Lazarus Group: The Biggest Crypto Heists in History (Part 2)

09/03/2026 | 12:00

In Part 1, we explained how Lazarus Group emerged and gradually became one of the most dangerous hacking groups in the world.

From attacks on companies like Sony to bank heists through the SWIFT system.

But the real gold mine for the group turned out to be crypto.

And when Lazarus started attacking crypto infrastructure, the sums were already measured in hundreds of millions of dollars per attack.

Ronin Network: $600 million disappears

Axie Infinity and the Ronin Network: Is the old crypto darling poised for a resurgence? - Articles

In March 2022, the crypto industry experienced one of its biggest shocks.

Ronin Network, the blockchain behind the popular game Axie Infinity, was hacked.

This was not just a minor breach.

It was a massive operation.

The hackers managed to gain control of enough validators to sign fraudulent transactions.

They then executed two huge transfers.

Around 173,600 ETH
and 25.5 million USDC

At the time, their value was approximately $620 million.

One of the biggest crypto hacks in history.

Later, the FBI officially linked the attack to Lazarus Group.

Harmony Horizon Bridge: another $100 million

Just a few months after Ronin came another blow.

This time, the target was Harmony Horizon Bridge.

Bridge protocols are extremely important to the crypto ecosystem.

They allow assets to move between different blockchains.

But if they are not properly secured, they become an ideal target for hackers.

In 2022, the hackers managed to gain control over part of the keys securing the bridge.

The result?

Around $100 million in different cryptocurrencies was drained.

Blockchain analysts from Elliptic and Chainalysis tracked the movement of the funds.

The trail once again led back to Lazarus.

Atomic Wallet: thousands of affected users

In 2023, another attack followed, but this time the blow landed on users.

Atomic Wallet, a popular software wallet, became the victim of a serious breach.

Thousands of users discovered that their funds had disappeared.

The attack was likely carried out through the compromise of the wallet’s infrastructure or software.

The damages are estimated at over $100 million.

And once again, many transactions were linked to addresses previously used by Lazarus Group.

Bybit: the largest crypto heist in history

In February 2025, the crypto industry experienced its biggest hack yet.

The crypto exchange Bybit became the victim of a massive attack in which around 400,000 ETH was stolen, worth approximately $1.4 billion.

The attack began during a routine transfer between the exchange’s wallets.

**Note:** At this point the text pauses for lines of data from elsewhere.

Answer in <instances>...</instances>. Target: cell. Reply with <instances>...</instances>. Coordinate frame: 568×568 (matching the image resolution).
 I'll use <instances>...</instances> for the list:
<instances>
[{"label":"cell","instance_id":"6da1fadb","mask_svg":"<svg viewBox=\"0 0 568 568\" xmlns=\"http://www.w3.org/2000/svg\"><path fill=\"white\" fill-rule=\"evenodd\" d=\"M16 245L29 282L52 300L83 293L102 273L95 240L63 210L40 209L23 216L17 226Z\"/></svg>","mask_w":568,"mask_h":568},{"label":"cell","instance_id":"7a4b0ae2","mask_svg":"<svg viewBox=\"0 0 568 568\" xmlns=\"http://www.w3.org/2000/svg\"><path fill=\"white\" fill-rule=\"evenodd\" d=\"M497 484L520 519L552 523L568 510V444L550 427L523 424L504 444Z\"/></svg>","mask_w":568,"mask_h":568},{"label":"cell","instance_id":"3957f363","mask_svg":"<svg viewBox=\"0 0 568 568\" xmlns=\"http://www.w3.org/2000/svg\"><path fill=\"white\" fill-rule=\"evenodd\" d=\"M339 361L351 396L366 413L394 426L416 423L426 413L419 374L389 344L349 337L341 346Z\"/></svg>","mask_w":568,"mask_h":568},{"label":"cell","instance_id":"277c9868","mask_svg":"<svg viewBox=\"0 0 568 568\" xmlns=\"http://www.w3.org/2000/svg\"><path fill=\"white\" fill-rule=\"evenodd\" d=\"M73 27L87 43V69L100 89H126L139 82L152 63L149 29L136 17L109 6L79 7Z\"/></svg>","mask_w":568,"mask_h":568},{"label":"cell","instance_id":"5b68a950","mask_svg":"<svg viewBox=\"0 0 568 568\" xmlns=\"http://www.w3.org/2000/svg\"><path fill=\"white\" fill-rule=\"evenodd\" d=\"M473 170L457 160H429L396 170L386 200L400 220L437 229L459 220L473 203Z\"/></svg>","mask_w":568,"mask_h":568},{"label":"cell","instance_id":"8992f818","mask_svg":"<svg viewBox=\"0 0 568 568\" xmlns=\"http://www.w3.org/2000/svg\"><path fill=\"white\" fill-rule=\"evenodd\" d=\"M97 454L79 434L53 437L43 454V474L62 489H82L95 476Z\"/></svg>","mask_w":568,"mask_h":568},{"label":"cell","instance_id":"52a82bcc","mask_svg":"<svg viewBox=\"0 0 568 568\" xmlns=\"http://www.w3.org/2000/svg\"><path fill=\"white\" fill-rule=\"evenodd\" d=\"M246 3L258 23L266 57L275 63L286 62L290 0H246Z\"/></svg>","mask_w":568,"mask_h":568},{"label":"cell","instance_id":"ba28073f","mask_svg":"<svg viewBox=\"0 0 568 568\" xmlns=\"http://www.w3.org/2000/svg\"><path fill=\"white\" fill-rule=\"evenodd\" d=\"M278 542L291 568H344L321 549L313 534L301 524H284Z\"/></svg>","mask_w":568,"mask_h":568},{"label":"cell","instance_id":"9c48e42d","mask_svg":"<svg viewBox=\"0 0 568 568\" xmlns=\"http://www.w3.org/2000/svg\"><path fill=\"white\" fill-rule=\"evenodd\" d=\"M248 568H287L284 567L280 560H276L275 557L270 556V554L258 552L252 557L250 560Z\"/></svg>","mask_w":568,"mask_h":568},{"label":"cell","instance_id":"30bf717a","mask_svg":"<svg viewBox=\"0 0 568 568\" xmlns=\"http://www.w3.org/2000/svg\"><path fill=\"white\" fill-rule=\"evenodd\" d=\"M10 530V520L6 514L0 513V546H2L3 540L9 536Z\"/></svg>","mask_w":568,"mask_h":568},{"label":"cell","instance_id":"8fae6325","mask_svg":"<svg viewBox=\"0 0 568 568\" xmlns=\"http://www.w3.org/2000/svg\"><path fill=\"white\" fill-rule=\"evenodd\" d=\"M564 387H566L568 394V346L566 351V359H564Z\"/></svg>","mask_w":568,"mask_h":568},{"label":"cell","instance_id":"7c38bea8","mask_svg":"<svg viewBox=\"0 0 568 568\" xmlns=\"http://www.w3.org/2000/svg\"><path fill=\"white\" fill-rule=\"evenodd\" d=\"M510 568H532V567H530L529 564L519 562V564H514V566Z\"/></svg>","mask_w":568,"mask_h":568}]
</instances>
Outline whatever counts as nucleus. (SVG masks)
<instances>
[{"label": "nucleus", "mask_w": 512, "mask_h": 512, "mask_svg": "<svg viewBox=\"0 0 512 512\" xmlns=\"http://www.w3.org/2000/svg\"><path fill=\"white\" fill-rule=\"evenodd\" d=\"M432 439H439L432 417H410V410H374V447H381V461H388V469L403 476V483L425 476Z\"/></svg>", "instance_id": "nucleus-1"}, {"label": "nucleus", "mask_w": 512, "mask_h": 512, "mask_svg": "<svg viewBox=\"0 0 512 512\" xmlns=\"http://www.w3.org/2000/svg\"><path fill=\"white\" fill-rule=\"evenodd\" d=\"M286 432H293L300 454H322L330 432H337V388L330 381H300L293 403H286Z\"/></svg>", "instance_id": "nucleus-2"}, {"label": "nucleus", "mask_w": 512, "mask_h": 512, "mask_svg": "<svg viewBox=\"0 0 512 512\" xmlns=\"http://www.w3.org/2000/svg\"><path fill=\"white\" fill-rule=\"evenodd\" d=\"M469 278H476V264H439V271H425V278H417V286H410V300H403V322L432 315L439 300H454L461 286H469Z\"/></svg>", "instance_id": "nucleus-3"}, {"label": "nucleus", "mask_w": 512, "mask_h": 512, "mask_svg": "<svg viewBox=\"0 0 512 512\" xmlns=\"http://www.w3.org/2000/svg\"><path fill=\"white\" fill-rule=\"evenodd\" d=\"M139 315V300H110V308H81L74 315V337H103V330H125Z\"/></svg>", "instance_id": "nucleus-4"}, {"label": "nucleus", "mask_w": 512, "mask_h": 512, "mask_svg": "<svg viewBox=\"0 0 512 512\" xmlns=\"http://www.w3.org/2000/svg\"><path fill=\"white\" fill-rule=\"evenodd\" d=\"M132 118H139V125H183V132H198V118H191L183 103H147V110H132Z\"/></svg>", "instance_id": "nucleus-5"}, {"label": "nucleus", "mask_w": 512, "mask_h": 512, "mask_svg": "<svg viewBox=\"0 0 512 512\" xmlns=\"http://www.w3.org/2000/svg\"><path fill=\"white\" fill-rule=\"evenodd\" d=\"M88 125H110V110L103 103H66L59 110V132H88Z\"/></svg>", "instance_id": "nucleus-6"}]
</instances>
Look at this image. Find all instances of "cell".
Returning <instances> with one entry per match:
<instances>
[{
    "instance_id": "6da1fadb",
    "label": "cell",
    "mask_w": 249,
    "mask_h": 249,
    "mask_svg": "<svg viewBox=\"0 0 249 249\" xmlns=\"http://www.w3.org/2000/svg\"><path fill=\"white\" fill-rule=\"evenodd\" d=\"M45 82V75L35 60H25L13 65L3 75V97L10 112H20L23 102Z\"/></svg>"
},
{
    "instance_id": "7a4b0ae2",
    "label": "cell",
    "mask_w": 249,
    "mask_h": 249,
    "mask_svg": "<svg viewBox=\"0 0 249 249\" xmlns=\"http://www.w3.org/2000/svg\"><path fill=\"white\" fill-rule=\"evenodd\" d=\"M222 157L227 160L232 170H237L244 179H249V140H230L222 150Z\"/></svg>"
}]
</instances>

The hackers managed to manipulate the transaction-signing process and redirect the funds to addresses under their control.

Within minutes, the enormous amount of Ethereum was distributed across multiple wallets, after which the laundering process began.

This turned the Bybit hack into the largest crypto theft in history and into yet another example of how large-scale Lazarus Group operations have become.

How billions are laundered in crypto

Tornado Cash Founders Charged in Billion-Dollar Crypto Laundering Scandal

Stealing crypto is only the first step.

The real problem is how to use it.

Blockchain is public.

Every transfer can be traced.

That is why Lazarus uses a complex money-laundering system.

The process usually looks like this:

- The stolen funds are split into hundreds of smaller transactions

- They pass through mixers such as Tornado Cash

- Part of the funds is moved across different blockchains

- Then they are exchanged through decentralized exchanges

The goal is simple.

To make tracing as difficult as possible.

But blockchain leaves traces

And here comes the great irony.

The same technology that enables these attacks also helps investigate them.

Companies such as:

Chainalysis
Elliptic
AMLBot

use blockchain analytics to trace the movement of funds.

Thanks to these analyses, dozens of crypto addresses linked to Lazarus have been sanctioned by the U.S. government.

In some cases, they have even managed to freeze part of the stolen funds.

How much crypto has Lazarus Group stolen?

According to various estimates from blockchain analytics firms and international institutions, the group is responsible for more than $3 billion in stolen crypto in recent years.

And a significant portion of these funds is believed to be used to finance the North Korean state.

That makes Lazarus Group more than just a hacking organization.

It makes it part of the geopolitical game in the digital world.